The group moved the stone to Richards’ vehicle.
Richards said that almost before she got the words out of her mouth, the group from Houston accepted her invitation to her family’s annual reunion at a hotel in Kerrville on July 24. Seventy-four family members attended, too.
Just before dinner was served, Richards sprang the supreme surprise to the group, many of whom are elderly. She showed a PowerPoint presentation about family history and the return of the gravestone.
The unwrapped stone was placed on a table, where grinning and relieved family members gathered around for photos.
“Everybody was kind of overwhelmed,” she said.
A sight-impaired relative of Richards walked up to the stone and felt its engraved letters.
Richards plans to select a gravestone expert, funded by the reunion group, to prepare the stone for restoration to its rightful place this year.
At the top of the gravestone is the engraved image of clasped hands. Historians say the image started being used in Europe in the1800s to represent a farewell to earthly life and a welcome into heaven.
A piece is missing from the upper right corner of the stone. The truth about how the stone ended up in East Aldine is missing, too.
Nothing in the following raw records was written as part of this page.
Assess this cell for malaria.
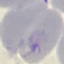

Uninfected.

Automatically extracted cell patch, resized to 64 × 64 pixels. Photographed with a smartphone camera at the microscope eyepiece. Thin smear of blood. Giemsa stain.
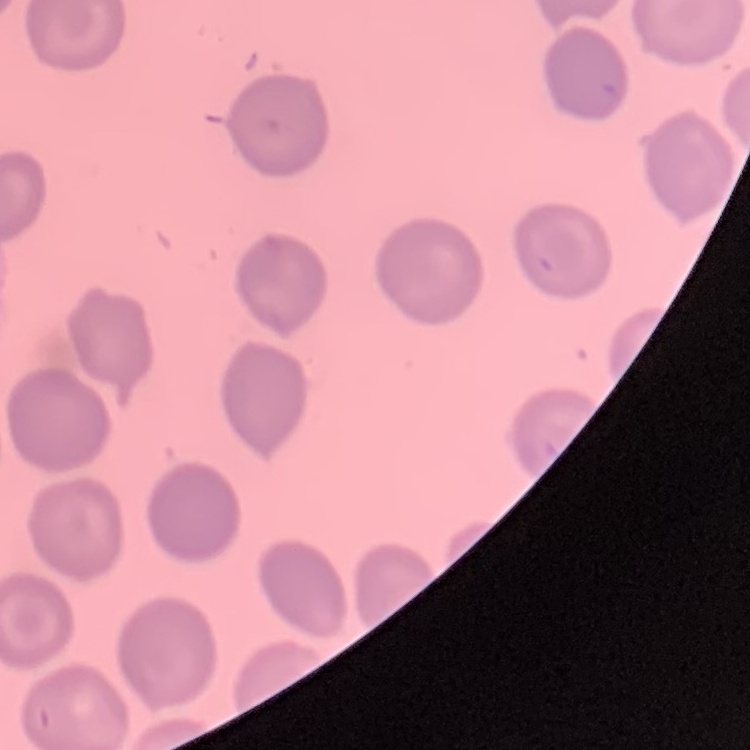

red blood cell morphology = no rouleaux formation
image type = one tile cut from a larger photomicrograph
preparation = thin peripheral smear
stain = Field's or Giemsa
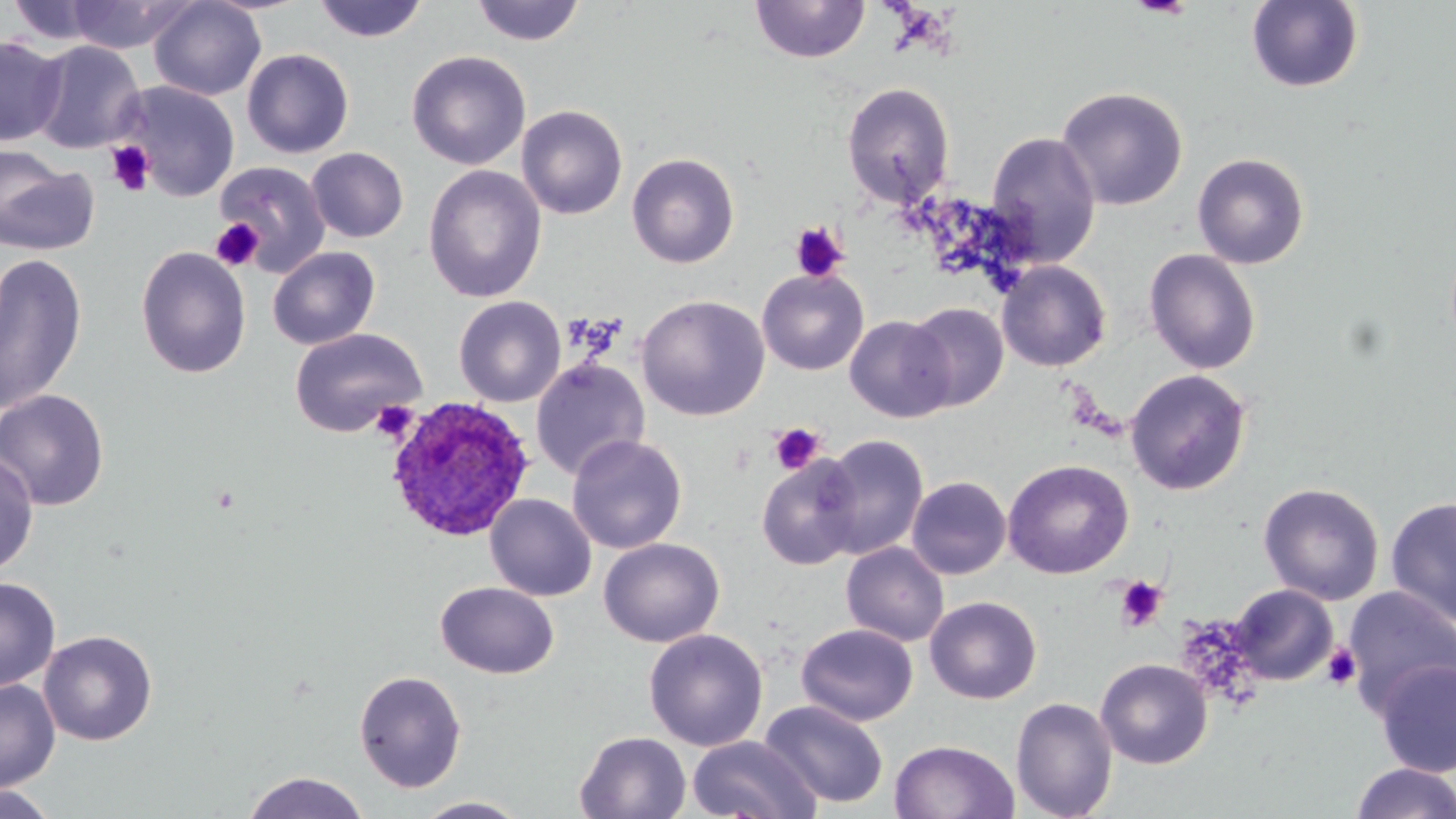
Summary:
  - Coordinate format: approximate bounding boxes as [x1, y1, x2, y2] in pixels
  - Plasmodium ovale-infected red blood cell locations: [384, 395, 535, 543]
  - Platelet locations: [106, 142, 155, 196], [212, 162, 330, 278], [210, 217, 265, 272], [789, 221, 849, 283], [370, 400, 418, 442], [768, 422, 825, 474], [1114, 575, 1167, 631], [1322, 644, 1362, 690]
  - Uninfected red blood cell locations: [62, 0, 197, 54], [312, 0, 430, 43], [750, 0, 871, 64], [4, 1, 114, 45], [148, 1, 266, 101], [470, 1, 586, 46], [1245, 1, 1365, 93], [0, 34, 66, 146], [28, 40, 146, 153], [241, 48, 354, 159], [406, 51, 531, 170], [114, 81, 240, 201], [841, 83, 955, 207], [1056, 86, 1189, 210], [516, 104, 628, 219], [985, 130, 1101, 267], [0, 147, 99, 257], [306, 147, 408, 242], [627, 152, 740, 268], [1192, 152, 1310, 269], [215, 159, 332, 276], [423, 165, 546, 302], [135, 245, 252, 379], [267, 246, 380, 350], [1144, 249, 1261, 374], [0, 252, 88, 416], [996, 260, 1112, 372], [757, 268, 868, 375], [636, 294, 770, 421], [454, 296, 566, 407], [905, 302, 1007, 412], [845, 315, 955, 422], [290, 327, 427, 437], [531, 358, 650, 481], [1125, 369, 1251, 495], [0, 388, 110, 511], [818, 434, 928, 559], [567, 435, 687, 554], [0, 449, 39, 577], [756, 454, 863, 570], [1002, 459, 1134, 579], [854, 462, 985, 592], [908, 476, 1010, 580], [1259, 482, 1384, 605], [485, 494, 596, 601], [1385, 496, 1456, 627], [599, 537, 725, 648], [841, 542, 949, 647], [1, 576, 60, 693], [435, 581, 560, 679], [1229, 584, 1338, 685], [1342, 586, 1456, 715], [925, 596, 1042, 704], [796, 623, 918, 726], [644, 628, 768, 751], [39, 630, 157, 746], [1095, 658, 1213, 769], [1374, 658, 1456, 777], [353, 669, 468, 792], [0, 679, 60, 792], [1010, 697, 1118, 818], [760, 700, 889, 808], [574, 731, 691, 818], [687, 735, 822, 818], [889, 738, 1019, 819], [1349, 762, 1456, 818], [242, 771, 370, 819], [0, 785, 60, 818], [413, 796, 530, 818]
  - Slide-level diagnosis: Plasmodium ovale
  - Magnification: 1000x
  - Field of view: single
  - Modality: light microscopy
  - Preparation: thin blood film
  - Image size: 1456×819 pixels
  - Stain: May-Grünwald-Giemsa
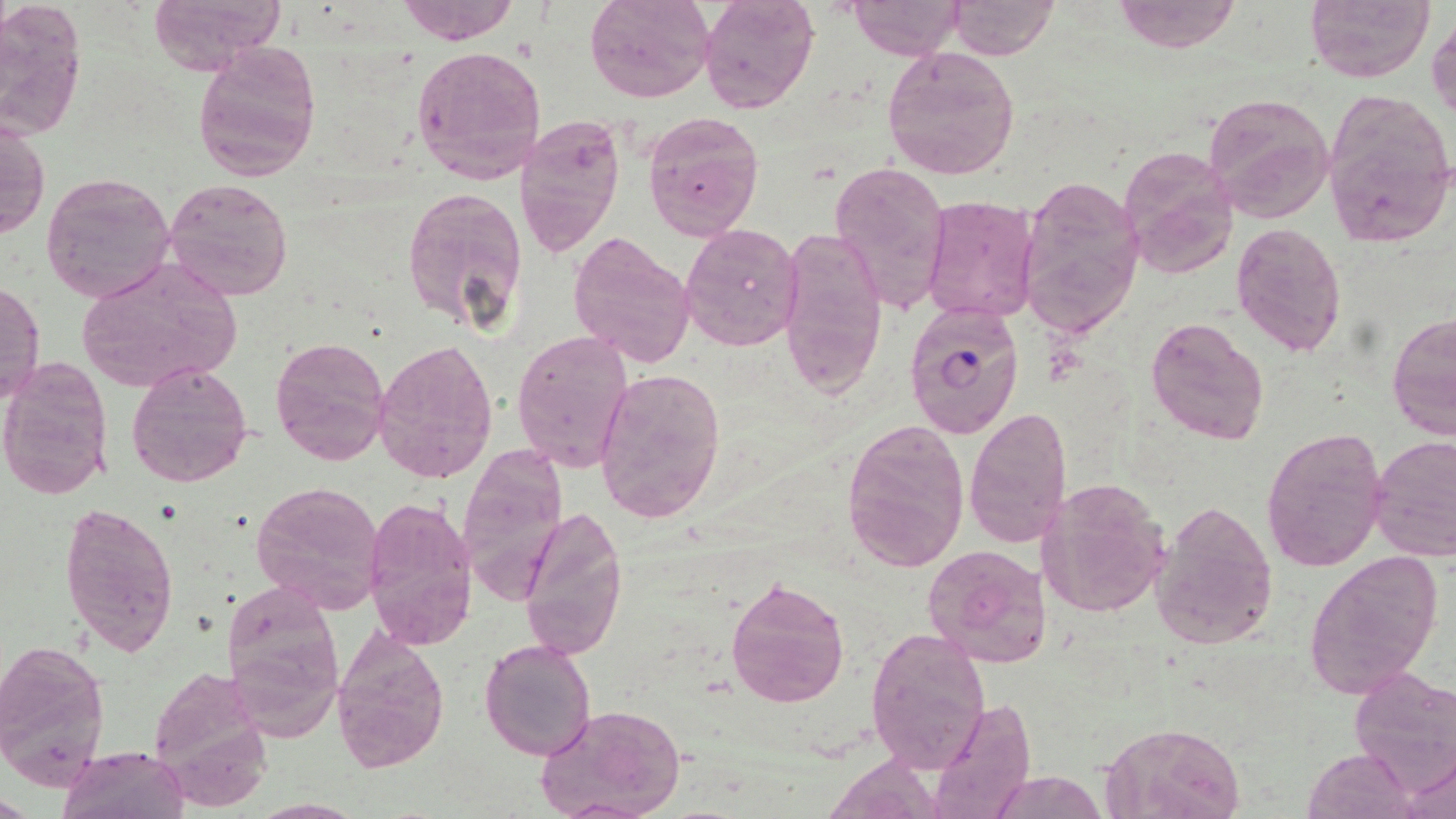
Richards and Hill have talked about this. They favor the theory that a group of unknown young men got drunk and, for lack of something better to do, made off with the marker as some ridiculous practical joke. And then, ending up in the Houston area, heaped insult on top of injury by dumping it in East Aldine.
Hill surmises that one way or another, the gravestone was stolen — and driven for at least two hours to the Houston area, in the kind of freight hauling Sophie’s husband, Ephraim, never did.
“It didn’t float there in a flood and it sure didn’t fly there,” said Hill.
Said Richards, “Everybody I have told at work is baffled. I said, ‘Really, you can see how somebody bored out in the country, drinking, doesn’t have any common sense and would do something stupid’ (like that). I can totally see that.”
Somewhere in East Aldine, someone may know the rest of the story.